* Start SOURCE EXCERPT *

Re: Review for GetWALAvailability() - Mailing list pgsql-hackers

From Kyotaro Horiguchi
Subject Re: Review for GetWALAvailability()
Date
Msg-id 20200617.121031.1692393794056067357.horikyota.ntt@gmail.com
Whole thread Raw
In response to Re: Review for GetWALAvailability()  (Alvaro Herrera <alvherre@2ndquadrant.com>)
Responses Re: Review for GetWALAvailability()
List pgsql-hackers
At Tue, 16 Jun 2020 22:40:56 -0400, Alvaro Herrera <alvherre@2ndquadrant.com> wrote in 
> On 2020-Jun-17, Fujii Masao wrote:
> > On 2020/06/17 3:50, Alvaro Herrera wrote:
> 
> > So InvalidateObsoleteReplicationSlots() can terminate normal backends.
> > But do we want to do this? If we want, we should add the note about this
> > case into the docs? Otherwise the users would be surprised at termination
> > of backends by max_slot_wal_keep_size. I guess that it's basically rarely
> > happen, though.
> 
> Well, if we could distinguish a walsender from a non-walsender process,
> then maybe it would make sense to leave backends alive.  But do we want
> that?  I admit I don't know what would be the reason to have a
> non-walsender process with an active slot, so I don't have a good
> opinion on what to do in this case.

* End SOURCE EXCERPT *

JOB A> Repeat everything in the mailing list reply from "From Kyotaro Horiguchi" down to "Responses Re: Review for GetWALAvailability()".
JOB B> Reproduce the rows exactly, from the line containing "How do you order" down to the end of the rows. Leave out any pictures.
The mailing list reply has nothing to do with the rows that come next.

* Start TASK DATA *

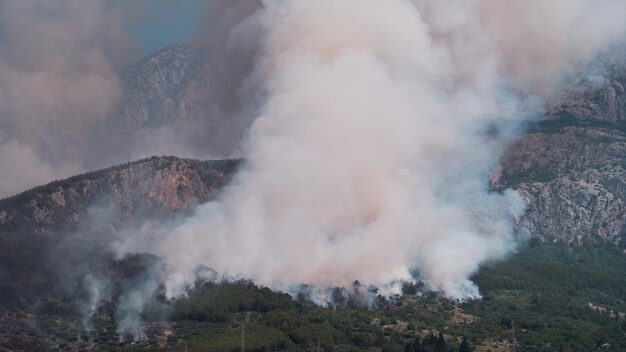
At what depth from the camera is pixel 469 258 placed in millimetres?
97062

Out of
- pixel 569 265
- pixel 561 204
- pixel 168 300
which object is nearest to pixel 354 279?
pixel 168 300

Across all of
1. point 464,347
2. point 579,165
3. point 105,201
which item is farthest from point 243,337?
point 579,165

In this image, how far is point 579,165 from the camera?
12300 cm

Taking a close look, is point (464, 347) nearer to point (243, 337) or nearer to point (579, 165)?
point (243, 337)

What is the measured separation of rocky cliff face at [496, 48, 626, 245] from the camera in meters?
118

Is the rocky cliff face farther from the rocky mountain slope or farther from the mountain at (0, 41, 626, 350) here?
the rocky mountain slope

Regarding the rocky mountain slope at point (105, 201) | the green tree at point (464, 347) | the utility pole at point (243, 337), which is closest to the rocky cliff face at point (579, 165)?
the rocky mountain slope at point (105, 201)

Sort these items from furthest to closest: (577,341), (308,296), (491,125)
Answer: (491,125), (308,296), (577,341)

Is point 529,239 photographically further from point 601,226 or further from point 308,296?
point 308,296

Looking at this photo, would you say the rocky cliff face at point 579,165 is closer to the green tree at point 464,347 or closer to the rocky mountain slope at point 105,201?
the rocky mountain slope at point 105,201

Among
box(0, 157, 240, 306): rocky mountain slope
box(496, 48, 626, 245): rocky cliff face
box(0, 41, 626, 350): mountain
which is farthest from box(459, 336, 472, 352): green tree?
box(496, 48, 626, 245): rocky cliff face

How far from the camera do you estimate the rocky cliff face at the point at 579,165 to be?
11819 cm

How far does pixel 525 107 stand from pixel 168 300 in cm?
6777

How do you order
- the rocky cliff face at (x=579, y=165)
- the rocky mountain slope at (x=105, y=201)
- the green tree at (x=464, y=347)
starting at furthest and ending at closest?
1. the rocky cliff face at (x=579, y=165)
2. the rocky mountain slope at (x=105, y=201)
3. the green tree at (x=464, y=347)
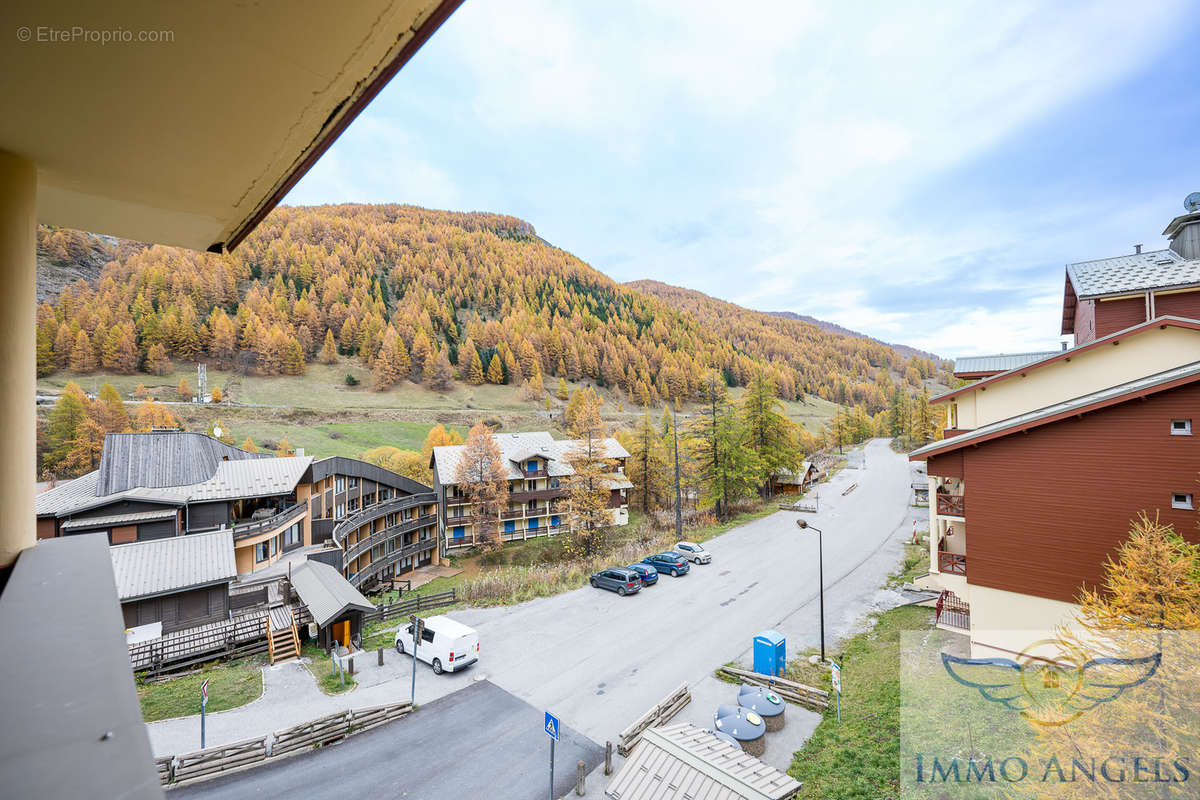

* End TASK DATA *

EXERCISE SOLUTION A>
From Kyotaro Horiguchi
Subject Re: Review for GetWALAvailability()
Date
Msg-id 20200617.121031.1692393794056067357.horikyota.ntt@gmail.com
Whole thread Raw
In response to Re: Review for GetWALAvailability()  (Alvaro Herrera <alvherre@2ndquadrant.com>)
Responses Re: Review for GetWALAvailability()

EXERCISE SOLUTION B>
How do you order
- the rocky cliff face at (x=579, y=165)
- the rocky mountain slope at (x=105, y=201)
- the green tree at (x=464, y=347)
starting at furthest and ending at closest?
1. the rocky cliff face at (x=579, y=165)
2. the rocky mountain slope at (x=105, y=201)
3. the green tree at (x=464, y=347)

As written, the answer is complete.